First of all, it was a waste of money to put that door on the public square. The only people getting any use out of it are mimes. Second, eight year-old Samantha Schultz is now 20, since that “Kum Bah Ya” thing happened in August of 2000. The next example in the report is from 1995. The report after that is undated, but it involves a Roman Catholic pharmacist whose license was restricted after he refused to dispense prescribed birth control pills.

So the “findings” that “shocked” the authors of this report are A) entirely anecdotal and B) spread out over the last two decades. It is not so much a survey of religious hostility as a list of complaints. They do not describe persecution of Christianity so much as times when it did not enjoy favored status. Such events are hostile to religion in the same way “happy holidays” attacks Christianity by not specifically mentioning Christmas.

In other words, they move the bar. If you assume that Christianity is the default state of US government and culture, not having a Christmas pageant at your kid’s school is an attack. At 80%, Americans agree that we should worship Jesus Christ at a level that exceeds the support for any president or TV show in the country’s history. From this position, Liberty, the FRC and Fox News argue that the absence of Christianity is hostility.

There is a name for such arguments from a majority group. This survey of hostility toward the most popular religion in America, lovingly reported by the most popular news outlet in the country, revolves around one theme: if you’re not for us, you’re against us. It excuses bullying by encouraging the bullies to regard themselves as victims. Fundamentally, it is a threat. It gathers canceled public prayers and unerected crosses and  promises to treat such failures of privilege as hostile acts.

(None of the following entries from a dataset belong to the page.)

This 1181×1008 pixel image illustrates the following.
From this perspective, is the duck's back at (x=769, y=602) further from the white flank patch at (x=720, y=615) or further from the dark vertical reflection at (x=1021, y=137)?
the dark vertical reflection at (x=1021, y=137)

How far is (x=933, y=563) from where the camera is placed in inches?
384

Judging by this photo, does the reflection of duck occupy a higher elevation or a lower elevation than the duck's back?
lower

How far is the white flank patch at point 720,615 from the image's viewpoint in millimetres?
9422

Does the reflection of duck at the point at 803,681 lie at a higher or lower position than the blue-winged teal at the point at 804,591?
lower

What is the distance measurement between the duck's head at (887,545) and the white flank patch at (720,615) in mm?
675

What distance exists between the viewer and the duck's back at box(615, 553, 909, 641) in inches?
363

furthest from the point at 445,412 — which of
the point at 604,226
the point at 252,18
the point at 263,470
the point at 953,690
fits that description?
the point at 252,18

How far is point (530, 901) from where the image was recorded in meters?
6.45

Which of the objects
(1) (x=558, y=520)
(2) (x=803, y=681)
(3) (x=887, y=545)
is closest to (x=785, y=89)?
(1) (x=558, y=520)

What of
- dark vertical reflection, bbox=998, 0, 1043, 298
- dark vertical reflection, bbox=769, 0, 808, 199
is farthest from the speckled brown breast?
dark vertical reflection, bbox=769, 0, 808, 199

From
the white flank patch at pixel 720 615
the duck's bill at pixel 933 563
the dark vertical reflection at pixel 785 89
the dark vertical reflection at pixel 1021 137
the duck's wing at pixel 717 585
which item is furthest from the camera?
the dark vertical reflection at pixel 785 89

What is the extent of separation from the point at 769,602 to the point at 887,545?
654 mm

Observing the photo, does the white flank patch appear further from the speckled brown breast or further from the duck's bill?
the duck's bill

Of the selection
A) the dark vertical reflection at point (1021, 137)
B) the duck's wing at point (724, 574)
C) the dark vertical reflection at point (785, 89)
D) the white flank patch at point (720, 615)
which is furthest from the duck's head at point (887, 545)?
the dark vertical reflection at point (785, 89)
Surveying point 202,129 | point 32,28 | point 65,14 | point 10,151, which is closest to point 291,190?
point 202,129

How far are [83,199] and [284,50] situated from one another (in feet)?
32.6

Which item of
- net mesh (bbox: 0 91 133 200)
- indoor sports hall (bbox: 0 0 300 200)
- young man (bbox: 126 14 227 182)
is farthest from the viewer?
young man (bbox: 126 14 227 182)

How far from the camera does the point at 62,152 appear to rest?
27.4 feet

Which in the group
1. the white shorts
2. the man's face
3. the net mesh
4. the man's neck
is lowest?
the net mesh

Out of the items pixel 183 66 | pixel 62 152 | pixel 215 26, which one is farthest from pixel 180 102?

Beware the winning team when it complains that the game is unfair. Nobody gives a rat’s ass what the Family Research Council and the Liberty Institute say, except for the largest media outlet in America. Nobody thinks the absence of a cross outside the county courthouse is a form of bigotry, except for the people who want to put it there. Four out of five Americans worship the god that cross represents. The other one is hostile, and he will be treated as such.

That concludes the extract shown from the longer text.